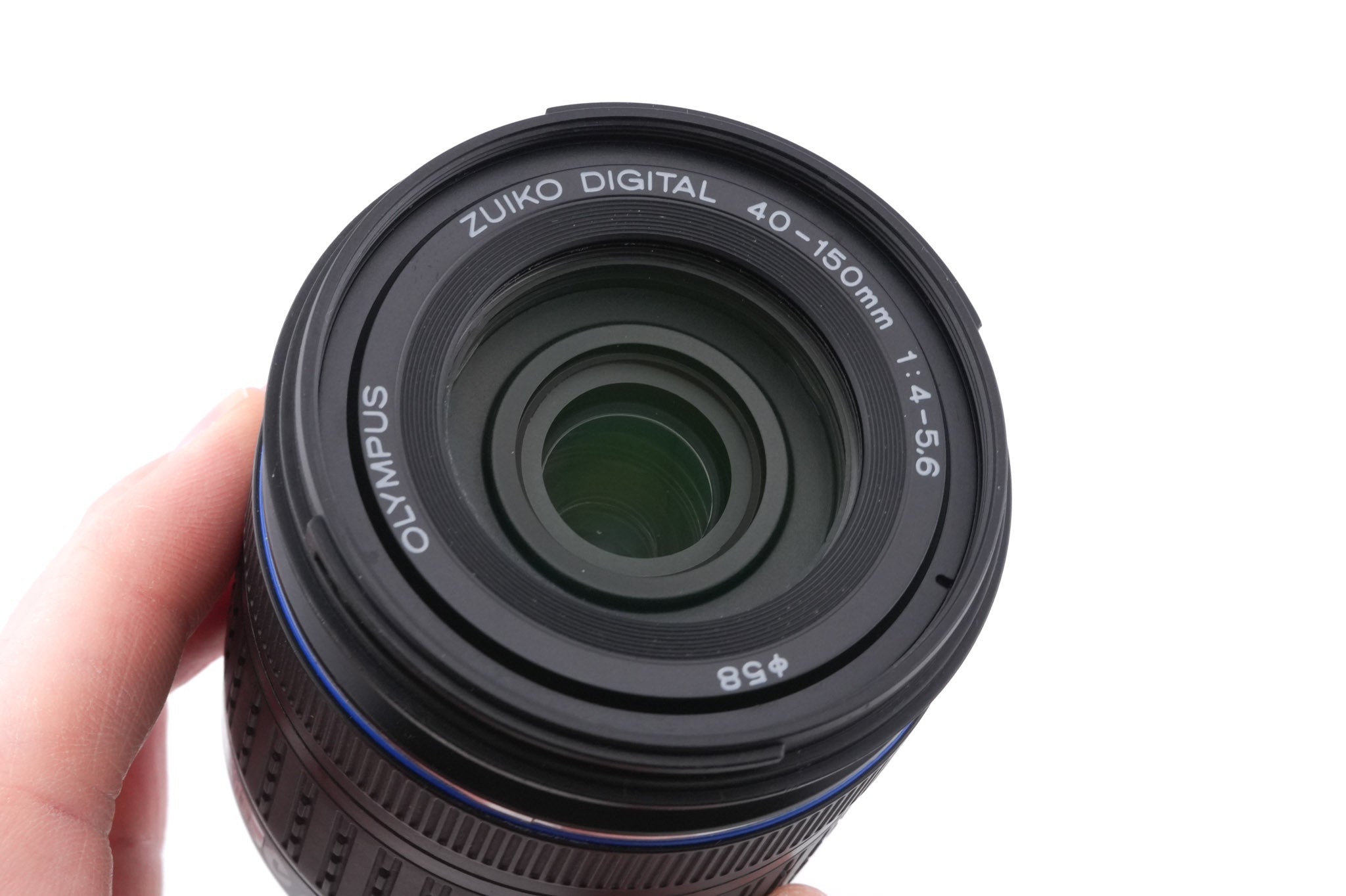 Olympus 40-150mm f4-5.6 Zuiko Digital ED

--

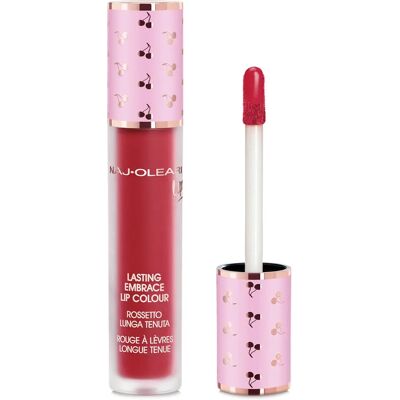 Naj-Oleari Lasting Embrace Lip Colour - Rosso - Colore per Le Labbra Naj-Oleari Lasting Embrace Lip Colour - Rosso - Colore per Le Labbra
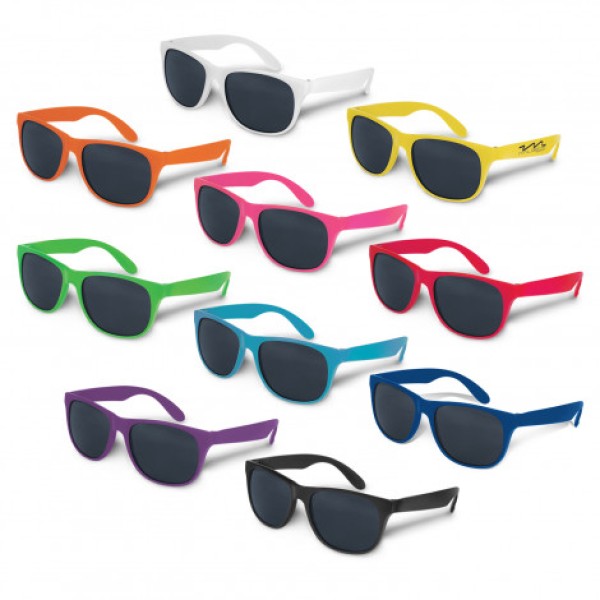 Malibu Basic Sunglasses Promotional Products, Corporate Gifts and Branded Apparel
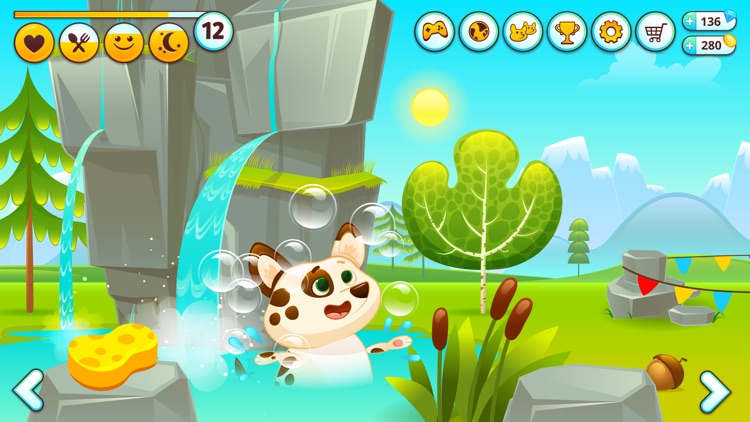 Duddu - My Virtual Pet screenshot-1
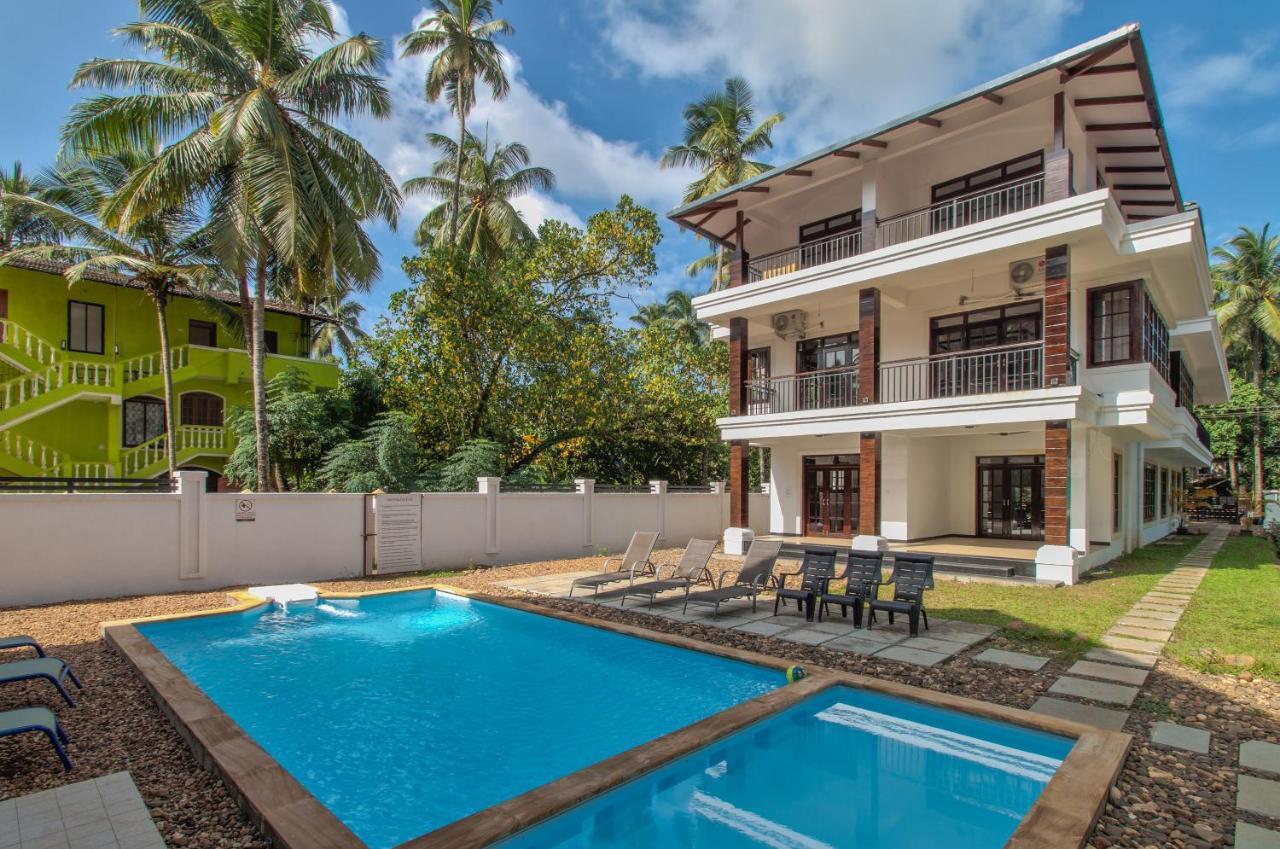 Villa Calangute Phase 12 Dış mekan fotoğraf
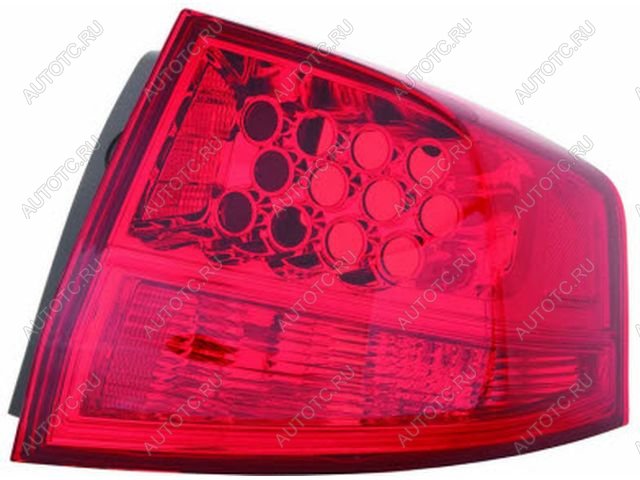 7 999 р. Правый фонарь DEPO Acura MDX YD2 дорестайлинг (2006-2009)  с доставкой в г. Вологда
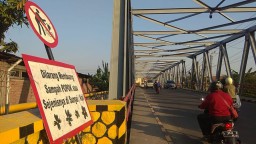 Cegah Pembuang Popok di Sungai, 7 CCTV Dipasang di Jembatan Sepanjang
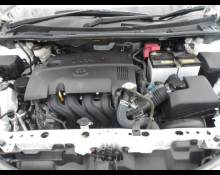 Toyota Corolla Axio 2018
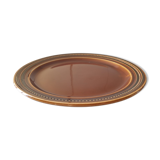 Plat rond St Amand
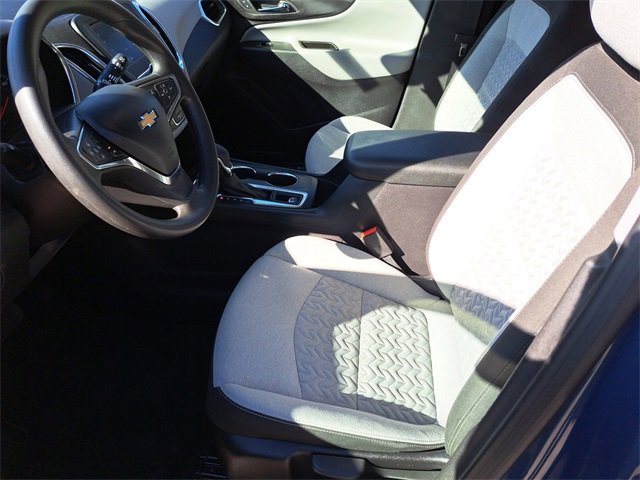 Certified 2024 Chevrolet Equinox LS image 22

§ **WORK TASK**
Copy exactly the lines of the entries above from the one containing "Duddu - My Virtual Pet screenshot-1" through the one containing "Certified 2024 Chevrolet Equinox LS image 22". Both end lines count; pictures do not.

§ **WRITTEN SOLUTION**
 Duddu - My Virtual Pet screenshot-1
 Villa Calangute Phase 12 Dış mekan fotoğraf
 7 999 р. Правый фонарь DEPO Acura MDX YD2 дорестайлинг (2006-2009)  с доставкой в г. Вологда
 Cegah Pembuang Popok di Sungai, 7 CCTV Dipasang di Jembatan Sepanjang
 Toyota Corolla Axio 2018
 Plat rond St Amand
 Certified 2024 Chevrolet Equinox LS image 22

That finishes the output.